I’m writing this while on my way to Florida – again. This time it’s with Helaine and Stef, and this time it’s a more pleasant occasion – my mom’s birthday.
Because of where Steffie goes to school and because you can fly to West Palm Beach non-stop, we’ve opted to fly from Islip’s MacArthur Airport on Lawn Guyland.
This is an interesting airport in an interesting place. It is hemmed in on all sides by the sprawl that Long Island’s become. In that way, there are similarities to Midway Airport in Chicago.
We found our way to the remote long term parking, right on the airport grounds, and waited no more than a minute for the shuttle. The terminal was another minute or two away.
From a distance the terminal looked large. That perspective remained as we pulled up, except now it reminded me of the airport in Rockford, IL.
Stick with me on this.
In Rockford, the airport is large, but usage is not. Same here. Judging by the TV screens, nearly all the flights are operated by Southwest. The few USAir and Delta flights smelled of commuter plane routes. This is an airport where 737’s share the taxiways with Cessna 150s.
As we pulled away from the gate, I saw all six Terminal A gates and jetways. They were all vacant. It’s a shame (though nearby Islip residents might not agree with me on that).
Our flight headed southwest down Runway 24, took off and turned east. We flew over the center of Long Island. Off to the south was Fire Island.
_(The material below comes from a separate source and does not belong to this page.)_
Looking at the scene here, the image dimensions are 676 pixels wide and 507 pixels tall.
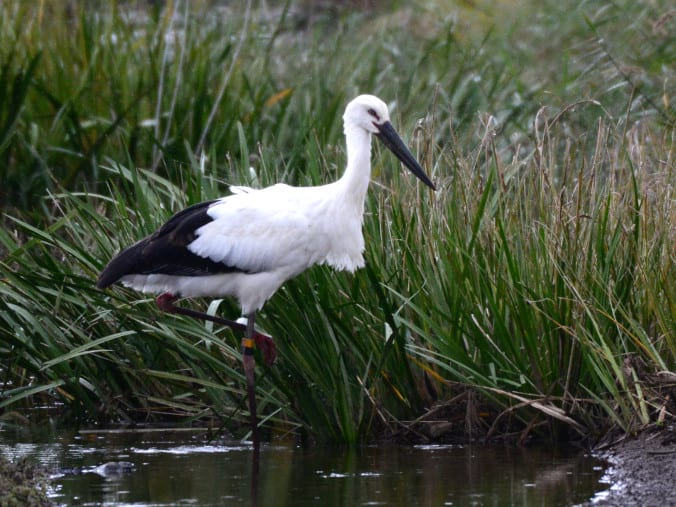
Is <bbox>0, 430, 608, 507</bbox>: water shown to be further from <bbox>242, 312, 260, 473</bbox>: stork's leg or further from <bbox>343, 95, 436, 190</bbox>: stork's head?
<bbox>343, 95, 436, 190</bbox>: stork's head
North was Long Island Sound and Connecticut.
I don’t know that much about Long Island landmarks, but I was able to pick out Brookhaven Airport, an abandoned Naval airfield and Gabreski Airport in Westhampton Beach before we turned south, heading over the Atlantic in the general direction of Florida.
The flight was a non-event until the last few minutes. With towering thunderstorm clouds on either side of the plane, the pilot came on the PA. The rest of the flight was going to be “very bumpy.”
On went the seatbelt signs. The flight attendants were asked to take their seats. We headed down.
It wasn’t as bad as the pilot let on. It wasn’t too smooth either. We landed 15 minutes early.
It’s nice to see my folks, even though it’s only been a few days since I last saw them. Florida, as it turns out, has changed. It’s much more humid. Much.
For dinner tonight, we headed south to Boca Raton and a place called Stir Crazy. I forgot to bring “Clicky.” A shame, because this was a very photogenic place.
Basically, you choose your protein and vegetables and then watch as your dinner is stir fried while you stand and watch. Pretty cool. Very tasty.
4 thoughts on “Back To The Sunshine State”
“In Rockford, the airport is large, but usage is not.”
Actually, when I left Rockford, they were desperately trying to change that. They’ve billed themselves as the “alternative” to going to Chicago or Milwaukee.
See http://www.flyrfd.com for what they’re doing.
The politico’s in Chicago have figured out a way to get more money from the FAA. Rockford is now known as Chicago/Rockford International Airport. It’s not just a alternative to O’Hare anymore…
I go in there often for training flights. If you happen to fly in after 9pm it is BUSY with cargo flights. Not as busy as Memphis, but you don’t want to get in the way of one of those DHL ketchup and mustard planes….
If you liked Stir Crazy you will probably also like Fire and Ice in Boston. Very similar concept.
Fire and Ice is also in Providence, in the mall. Same idea, although their quality has declined over the years.